The first step in implanting the virtues that will eventually overpower the vices is to establish the foundational virtue of deep and regular prayer. Through this silent rhythm of prayer wisdom slowly penetrates our mind and our world. Wisdom is the universal power that brings good out of evil. As the book of Wisdom says, 'the hope for the salvation of the world lies in the greatest number of wise people.' The wise know the distinction between self-knowledge and self-fixation, between detachment and hardness of heart,
between correction and cruelty. There are no rules for wisdom. Rules are never universal. But virtue is.
After Meditation, an excerpt from The Book of Wisdom 8: 21-29 in Christian
Community Bible (Quezon City, Philippines: Claretian Publications, 1997), p.
I have come to know everything we see and everything hidden, because
Wisdom, who designed them all, taught me.
In her is a spirit that is intelligent, saintly, unique, manifold, subtle, active, concise, pure and lucid. It cannot corrupt, loves what is good and nothing can restrain it. It is beneficent, loving humankind, steadfast, dependable, calm though almighty.
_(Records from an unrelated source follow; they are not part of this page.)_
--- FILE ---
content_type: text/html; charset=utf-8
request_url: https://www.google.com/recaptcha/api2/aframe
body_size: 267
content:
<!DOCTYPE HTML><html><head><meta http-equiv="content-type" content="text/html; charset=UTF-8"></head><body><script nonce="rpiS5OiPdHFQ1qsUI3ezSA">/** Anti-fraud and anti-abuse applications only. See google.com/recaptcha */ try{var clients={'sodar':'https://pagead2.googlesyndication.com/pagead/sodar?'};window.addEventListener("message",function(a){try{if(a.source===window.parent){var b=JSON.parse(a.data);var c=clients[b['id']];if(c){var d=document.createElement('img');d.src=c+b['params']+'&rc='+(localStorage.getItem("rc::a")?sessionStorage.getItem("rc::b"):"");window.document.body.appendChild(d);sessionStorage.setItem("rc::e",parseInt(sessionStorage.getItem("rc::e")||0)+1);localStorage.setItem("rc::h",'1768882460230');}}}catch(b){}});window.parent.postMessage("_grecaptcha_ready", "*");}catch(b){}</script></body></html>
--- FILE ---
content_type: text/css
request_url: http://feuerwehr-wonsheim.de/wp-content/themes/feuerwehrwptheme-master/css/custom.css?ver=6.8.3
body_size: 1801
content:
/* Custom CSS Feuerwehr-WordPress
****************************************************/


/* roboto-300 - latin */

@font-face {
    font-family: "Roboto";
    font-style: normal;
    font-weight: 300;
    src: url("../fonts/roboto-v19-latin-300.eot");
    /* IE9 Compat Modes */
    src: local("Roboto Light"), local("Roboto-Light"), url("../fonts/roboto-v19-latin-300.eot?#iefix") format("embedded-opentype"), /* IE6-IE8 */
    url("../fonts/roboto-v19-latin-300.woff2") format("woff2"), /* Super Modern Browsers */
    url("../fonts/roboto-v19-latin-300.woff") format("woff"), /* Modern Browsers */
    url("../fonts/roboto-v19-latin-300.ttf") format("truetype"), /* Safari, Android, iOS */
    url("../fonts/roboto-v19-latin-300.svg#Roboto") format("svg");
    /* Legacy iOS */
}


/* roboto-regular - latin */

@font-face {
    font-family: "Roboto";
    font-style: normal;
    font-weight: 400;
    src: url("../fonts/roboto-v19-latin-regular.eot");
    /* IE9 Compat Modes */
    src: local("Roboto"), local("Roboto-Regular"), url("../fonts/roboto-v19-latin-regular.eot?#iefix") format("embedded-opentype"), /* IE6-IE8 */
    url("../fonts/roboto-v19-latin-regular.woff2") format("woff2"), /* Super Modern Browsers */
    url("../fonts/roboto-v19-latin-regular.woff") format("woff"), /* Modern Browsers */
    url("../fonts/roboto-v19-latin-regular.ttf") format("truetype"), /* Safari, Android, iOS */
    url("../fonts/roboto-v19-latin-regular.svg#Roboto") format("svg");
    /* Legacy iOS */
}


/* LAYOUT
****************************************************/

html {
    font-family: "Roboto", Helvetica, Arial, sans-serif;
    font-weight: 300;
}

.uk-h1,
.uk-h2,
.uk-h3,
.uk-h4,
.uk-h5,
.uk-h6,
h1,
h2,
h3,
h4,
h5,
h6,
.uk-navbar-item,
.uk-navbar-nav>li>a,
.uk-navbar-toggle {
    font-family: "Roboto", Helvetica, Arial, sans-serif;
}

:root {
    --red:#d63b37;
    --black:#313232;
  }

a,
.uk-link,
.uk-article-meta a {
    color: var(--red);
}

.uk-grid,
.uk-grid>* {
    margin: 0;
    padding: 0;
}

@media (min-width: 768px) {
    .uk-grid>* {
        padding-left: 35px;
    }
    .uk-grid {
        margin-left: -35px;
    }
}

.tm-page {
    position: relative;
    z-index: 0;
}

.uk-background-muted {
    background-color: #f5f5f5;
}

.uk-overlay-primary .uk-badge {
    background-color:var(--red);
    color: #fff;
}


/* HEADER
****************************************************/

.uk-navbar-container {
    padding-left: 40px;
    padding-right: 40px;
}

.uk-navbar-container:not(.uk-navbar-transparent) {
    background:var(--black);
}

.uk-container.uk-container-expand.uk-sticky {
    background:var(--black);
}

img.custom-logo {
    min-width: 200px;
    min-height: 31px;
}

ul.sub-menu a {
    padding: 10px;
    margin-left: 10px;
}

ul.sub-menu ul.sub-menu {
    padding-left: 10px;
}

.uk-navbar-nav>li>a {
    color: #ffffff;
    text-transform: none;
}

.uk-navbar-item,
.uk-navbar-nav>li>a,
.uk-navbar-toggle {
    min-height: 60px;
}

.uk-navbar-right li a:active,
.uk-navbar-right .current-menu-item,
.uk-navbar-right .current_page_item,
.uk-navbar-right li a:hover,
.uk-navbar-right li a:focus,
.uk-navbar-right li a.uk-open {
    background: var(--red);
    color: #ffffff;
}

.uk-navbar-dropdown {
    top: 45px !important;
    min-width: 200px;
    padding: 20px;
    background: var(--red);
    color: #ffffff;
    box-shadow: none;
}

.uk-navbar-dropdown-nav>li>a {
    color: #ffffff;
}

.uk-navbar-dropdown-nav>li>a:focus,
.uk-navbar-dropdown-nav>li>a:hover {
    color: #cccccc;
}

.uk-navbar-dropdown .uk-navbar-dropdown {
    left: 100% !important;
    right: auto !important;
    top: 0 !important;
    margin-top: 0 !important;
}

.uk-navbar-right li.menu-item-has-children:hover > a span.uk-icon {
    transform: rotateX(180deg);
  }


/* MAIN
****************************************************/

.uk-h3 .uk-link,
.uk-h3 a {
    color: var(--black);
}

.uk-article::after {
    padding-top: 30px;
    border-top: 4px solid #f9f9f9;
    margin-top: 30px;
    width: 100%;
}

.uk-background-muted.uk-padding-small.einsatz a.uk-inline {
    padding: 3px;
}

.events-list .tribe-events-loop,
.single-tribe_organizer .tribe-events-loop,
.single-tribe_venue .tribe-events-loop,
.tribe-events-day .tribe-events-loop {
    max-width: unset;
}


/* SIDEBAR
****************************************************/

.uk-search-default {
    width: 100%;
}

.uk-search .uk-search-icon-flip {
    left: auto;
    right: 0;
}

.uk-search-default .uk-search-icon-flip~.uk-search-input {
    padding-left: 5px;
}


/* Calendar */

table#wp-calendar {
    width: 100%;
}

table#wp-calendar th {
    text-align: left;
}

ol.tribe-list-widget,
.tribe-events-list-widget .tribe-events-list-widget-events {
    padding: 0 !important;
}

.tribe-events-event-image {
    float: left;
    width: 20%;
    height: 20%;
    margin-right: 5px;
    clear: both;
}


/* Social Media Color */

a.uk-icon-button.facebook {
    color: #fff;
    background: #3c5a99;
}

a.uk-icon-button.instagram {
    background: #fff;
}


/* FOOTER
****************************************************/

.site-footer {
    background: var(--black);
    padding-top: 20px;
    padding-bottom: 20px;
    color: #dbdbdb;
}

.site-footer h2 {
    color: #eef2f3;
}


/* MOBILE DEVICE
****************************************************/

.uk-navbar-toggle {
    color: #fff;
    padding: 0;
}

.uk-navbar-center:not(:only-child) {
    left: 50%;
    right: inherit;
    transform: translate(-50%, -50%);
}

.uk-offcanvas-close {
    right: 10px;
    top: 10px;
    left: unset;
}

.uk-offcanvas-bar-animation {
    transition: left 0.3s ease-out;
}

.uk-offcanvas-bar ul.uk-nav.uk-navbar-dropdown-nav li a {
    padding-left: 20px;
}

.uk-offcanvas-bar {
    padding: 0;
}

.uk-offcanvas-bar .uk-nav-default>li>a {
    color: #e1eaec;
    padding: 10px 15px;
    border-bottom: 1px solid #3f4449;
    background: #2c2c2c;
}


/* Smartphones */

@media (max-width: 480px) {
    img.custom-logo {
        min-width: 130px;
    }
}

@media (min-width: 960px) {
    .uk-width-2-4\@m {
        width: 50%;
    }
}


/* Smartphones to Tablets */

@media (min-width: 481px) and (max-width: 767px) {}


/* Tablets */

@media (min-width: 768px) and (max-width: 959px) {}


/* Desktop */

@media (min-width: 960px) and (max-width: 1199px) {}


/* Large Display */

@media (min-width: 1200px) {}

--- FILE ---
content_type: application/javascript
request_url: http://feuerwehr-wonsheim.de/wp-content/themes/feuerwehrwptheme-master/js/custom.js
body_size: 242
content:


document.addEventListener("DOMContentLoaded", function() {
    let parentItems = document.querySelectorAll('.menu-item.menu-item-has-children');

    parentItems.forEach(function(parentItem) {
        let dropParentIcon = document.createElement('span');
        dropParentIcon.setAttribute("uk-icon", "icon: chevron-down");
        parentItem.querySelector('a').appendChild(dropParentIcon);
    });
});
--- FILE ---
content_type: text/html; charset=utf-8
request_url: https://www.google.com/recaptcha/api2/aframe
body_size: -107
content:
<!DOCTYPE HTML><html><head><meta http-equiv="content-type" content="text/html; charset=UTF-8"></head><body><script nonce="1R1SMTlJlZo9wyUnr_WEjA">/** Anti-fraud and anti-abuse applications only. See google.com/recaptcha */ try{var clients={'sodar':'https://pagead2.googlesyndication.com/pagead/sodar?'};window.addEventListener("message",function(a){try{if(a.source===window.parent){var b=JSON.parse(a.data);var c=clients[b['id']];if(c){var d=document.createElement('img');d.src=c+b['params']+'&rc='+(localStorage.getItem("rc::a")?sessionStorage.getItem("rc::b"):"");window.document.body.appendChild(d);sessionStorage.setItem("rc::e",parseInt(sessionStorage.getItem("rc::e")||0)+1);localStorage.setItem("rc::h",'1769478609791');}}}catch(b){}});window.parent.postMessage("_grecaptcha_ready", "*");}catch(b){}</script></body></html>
It sees everything and penetrates all spirits, however intelligent, subtle and pure they may be.
Wisdom surpasses in mobility all that moves, and being so pure pervades and permeates all things.
She is a breath of the power of God, a pure emanation of the glory of the Almighty; nothing impure can enter her. She is a reflection of eternal light, a spotless mirror of God's action and an image of his goodness.
She is but one, yet Wisdom can do all things and, herself unchanging, she renews all things. She enters holy souls, making them prophets and friends of God. . .She is indeed more beautiful than the sun and surpasses all the constellations; she outrivals light, for light gives way to night, but evil cannot prevail against Wisdom.